**PROBLEM:**
Going through the listing below, work out how many lines include "marking" and give that number by itself.

========

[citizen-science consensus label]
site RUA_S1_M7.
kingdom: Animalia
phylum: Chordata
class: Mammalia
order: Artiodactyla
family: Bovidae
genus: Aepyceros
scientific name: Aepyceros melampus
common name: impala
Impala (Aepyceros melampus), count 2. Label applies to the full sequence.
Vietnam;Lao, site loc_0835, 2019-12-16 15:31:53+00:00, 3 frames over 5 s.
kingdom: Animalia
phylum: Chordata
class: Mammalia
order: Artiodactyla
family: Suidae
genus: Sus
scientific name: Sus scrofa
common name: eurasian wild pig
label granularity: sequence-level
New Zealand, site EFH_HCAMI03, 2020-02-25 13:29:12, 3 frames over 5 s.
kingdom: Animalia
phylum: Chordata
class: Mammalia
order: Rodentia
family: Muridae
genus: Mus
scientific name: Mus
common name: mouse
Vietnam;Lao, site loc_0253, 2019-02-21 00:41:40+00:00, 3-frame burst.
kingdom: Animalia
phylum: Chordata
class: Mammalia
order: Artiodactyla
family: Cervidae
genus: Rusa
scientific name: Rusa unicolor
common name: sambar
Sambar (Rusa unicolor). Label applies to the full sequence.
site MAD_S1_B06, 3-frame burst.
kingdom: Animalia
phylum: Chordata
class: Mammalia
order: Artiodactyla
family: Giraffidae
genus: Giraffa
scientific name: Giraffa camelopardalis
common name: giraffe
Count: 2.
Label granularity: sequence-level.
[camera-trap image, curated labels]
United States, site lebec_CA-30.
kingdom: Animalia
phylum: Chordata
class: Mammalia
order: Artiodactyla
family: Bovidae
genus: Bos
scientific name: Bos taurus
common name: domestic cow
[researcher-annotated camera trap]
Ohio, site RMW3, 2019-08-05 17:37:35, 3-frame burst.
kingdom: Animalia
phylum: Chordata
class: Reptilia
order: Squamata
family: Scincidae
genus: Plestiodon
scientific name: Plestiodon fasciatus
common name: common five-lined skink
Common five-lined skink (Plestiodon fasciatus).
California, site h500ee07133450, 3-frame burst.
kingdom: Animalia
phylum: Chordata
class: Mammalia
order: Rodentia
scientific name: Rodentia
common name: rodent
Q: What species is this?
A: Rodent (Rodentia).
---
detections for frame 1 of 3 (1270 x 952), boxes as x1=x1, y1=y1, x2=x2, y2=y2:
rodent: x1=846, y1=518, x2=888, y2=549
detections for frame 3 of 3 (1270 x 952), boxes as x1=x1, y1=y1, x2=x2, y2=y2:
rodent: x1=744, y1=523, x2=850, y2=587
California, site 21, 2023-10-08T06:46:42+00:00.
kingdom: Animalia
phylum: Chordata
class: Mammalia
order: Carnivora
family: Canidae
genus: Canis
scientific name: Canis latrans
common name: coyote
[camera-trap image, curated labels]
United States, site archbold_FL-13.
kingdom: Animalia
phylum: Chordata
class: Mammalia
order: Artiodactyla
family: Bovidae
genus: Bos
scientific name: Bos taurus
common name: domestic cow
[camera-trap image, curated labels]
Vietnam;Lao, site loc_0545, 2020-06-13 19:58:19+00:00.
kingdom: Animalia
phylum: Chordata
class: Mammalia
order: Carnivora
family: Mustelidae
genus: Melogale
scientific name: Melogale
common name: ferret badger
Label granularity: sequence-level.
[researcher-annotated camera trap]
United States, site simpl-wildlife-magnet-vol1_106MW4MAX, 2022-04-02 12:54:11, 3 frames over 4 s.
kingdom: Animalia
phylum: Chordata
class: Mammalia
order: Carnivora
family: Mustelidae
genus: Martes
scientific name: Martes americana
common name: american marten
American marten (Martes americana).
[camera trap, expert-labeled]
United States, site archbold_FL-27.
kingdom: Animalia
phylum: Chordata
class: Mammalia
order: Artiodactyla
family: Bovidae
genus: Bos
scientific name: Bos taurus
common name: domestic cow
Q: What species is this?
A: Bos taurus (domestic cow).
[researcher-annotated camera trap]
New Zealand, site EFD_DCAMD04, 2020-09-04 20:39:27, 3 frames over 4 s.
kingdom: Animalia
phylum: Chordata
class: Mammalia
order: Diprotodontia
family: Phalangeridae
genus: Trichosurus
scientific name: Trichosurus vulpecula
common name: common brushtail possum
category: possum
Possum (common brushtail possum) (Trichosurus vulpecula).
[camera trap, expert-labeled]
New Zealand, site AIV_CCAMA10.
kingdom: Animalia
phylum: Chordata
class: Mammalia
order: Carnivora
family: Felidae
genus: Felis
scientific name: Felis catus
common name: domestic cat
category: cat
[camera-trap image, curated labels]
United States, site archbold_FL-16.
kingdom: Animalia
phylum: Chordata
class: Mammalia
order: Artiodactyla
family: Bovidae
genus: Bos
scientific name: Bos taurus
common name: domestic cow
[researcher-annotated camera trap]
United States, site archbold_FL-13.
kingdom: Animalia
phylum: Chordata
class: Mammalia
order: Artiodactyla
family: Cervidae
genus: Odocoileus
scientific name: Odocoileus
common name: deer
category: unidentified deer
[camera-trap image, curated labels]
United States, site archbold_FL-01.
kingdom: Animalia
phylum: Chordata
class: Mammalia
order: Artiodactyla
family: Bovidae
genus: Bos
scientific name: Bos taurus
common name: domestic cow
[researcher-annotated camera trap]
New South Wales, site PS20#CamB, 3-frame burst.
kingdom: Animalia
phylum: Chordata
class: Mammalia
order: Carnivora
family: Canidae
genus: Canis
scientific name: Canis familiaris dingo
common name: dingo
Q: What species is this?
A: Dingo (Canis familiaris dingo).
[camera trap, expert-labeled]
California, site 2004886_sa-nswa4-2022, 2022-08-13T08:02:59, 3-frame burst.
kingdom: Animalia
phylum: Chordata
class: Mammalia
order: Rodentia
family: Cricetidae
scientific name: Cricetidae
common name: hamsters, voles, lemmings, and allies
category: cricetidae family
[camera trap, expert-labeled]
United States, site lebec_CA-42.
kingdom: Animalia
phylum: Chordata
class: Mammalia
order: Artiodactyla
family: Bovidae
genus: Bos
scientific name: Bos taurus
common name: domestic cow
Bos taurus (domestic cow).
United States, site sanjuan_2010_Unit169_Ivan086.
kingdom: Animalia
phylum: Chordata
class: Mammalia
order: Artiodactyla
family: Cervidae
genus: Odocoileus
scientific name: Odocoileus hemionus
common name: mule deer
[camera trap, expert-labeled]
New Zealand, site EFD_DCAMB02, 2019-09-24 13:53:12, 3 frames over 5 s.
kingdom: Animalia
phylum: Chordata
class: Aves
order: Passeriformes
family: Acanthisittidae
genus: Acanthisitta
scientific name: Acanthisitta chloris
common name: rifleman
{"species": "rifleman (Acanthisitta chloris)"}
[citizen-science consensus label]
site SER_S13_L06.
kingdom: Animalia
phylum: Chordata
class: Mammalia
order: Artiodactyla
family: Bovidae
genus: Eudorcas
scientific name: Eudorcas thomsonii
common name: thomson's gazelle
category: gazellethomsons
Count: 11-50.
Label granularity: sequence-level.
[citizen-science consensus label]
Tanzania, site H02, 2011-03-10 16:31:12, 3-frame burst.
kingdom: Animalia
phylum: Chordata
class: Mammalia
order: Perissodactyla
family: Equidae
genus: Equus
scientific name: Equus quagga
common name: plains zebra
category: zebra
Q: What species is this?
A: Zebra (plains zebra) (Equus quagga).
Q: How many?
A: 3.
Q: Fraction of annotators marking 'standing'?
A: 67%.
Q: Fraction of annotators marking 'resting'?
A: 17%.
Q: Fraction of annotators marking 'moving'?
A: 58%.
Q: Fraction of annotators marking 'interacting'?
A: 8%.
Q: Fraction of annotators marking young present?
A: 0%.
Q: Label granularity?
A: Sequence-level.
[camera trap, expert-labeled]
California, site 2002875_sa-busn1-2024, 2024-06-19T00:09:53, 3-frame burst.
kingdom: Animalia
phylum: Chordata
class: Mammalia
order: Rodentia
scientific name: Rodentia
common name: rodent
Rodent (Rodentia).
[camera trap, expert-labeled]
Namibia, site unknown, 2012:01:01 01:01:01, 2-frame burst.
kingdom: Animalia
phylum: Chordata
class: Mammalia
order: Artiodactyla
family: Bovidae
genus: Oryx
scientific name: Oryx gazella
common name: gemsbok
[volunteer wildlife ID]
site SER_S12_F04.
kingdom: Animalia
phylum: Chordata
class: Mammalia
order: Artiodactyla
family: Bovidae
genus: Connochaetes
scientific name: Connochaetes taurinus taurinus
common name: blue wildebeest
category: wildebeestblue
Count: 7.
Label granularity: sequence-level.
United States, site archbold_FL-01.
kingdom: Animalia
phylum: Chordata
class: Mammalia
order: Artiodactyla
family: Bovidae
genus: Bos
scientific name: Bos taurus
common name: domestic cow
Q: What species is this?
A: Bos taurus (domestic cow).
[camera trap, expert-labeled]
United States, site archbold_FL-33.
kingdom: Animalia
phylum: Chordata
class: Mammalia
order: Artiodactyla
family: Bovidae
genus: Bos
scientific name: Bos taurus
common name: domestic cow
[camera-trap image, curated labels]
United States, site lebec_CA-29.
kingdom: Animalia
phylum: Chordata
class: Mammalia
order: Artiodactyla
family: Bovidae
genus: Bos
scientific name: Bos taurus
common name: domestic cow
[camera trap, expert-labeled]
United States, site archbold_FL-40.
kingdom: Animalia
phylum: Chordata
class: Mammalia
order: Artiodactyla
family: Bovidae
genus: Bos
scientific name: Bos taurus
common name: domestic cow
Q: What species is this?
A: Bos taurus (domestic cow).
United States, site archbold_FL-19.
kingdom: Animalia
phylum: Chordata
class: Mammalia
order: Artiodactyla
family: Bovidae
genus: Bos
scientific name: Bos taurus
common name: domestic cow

========

**FINAL ANSWER:**
5